Output the lines of the data below word for word, starting with the line that contains "Looking at the" and continuing through the end of the data.

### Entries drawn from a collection
....................

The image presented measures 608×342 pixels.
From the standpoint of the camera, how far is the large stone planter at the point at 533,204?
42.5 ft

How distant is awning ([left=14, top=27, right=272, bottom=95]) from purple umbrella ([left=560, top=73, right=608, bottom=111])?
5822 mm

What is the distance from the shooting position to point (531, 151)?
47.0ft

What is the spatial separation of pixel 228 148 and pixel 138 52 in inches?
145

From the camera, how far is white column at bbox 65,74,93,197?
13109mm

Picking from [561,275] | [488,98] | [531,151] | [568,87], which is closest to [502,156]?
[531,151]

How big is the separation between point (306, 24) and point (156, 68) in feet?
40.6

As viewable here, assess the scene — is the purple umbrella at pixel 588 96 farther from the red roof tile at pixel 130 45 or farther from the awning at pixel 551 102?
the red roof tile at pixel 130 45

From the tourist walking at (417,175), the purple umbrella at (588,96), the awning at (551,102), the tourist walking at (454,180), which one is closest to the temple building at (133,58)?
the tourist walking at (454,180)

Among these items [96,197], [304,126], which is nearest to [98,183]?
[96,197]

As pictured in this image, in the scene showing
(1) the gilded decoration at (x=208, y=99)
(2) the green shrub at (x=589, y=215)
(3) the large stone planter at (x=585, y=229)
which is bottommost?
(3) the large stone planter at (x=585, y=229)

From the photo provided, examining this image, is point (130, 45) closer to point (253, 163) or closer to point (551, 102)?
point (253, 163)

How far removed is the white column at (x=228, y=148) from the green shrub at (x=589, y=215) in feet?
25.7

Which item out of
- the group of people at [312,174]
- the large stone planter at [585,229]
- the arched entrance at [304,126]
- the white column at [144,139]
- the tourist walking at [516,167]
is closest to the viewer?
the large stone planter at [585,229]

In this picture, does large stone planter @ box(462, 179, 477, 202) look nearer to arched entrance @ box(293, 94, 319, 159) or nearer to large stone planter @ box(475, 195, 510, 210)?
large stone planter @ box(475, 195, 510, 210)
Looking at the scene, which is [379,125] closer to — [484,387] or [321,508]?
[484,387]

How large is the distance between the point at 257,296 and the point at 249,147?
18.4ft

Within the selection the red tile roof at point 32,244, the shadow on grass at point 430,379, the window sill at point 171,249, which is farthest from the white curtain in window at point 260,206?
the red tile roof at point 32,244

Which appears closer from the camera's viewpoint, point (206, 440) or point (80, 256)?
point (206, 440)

....................

### CORRECT ANSWER
Looking at the scene, which is [379,125] closer to — [484,387] or [321,508]?
[484,387]

How large is the distance between the point at 257,296 and the point at 249,147?
18.4ft

Within the selection the red tile roof at point 32,244, the shadow on grass at point 430,379, the window sill at point 171,249, which is farthest from the white curtain in window at point 260,206?
the red tile roof at point 32,244

Which appears closer from the camera's viewpoint, point (206, 440) or point (80, 256)?
point (206, 440)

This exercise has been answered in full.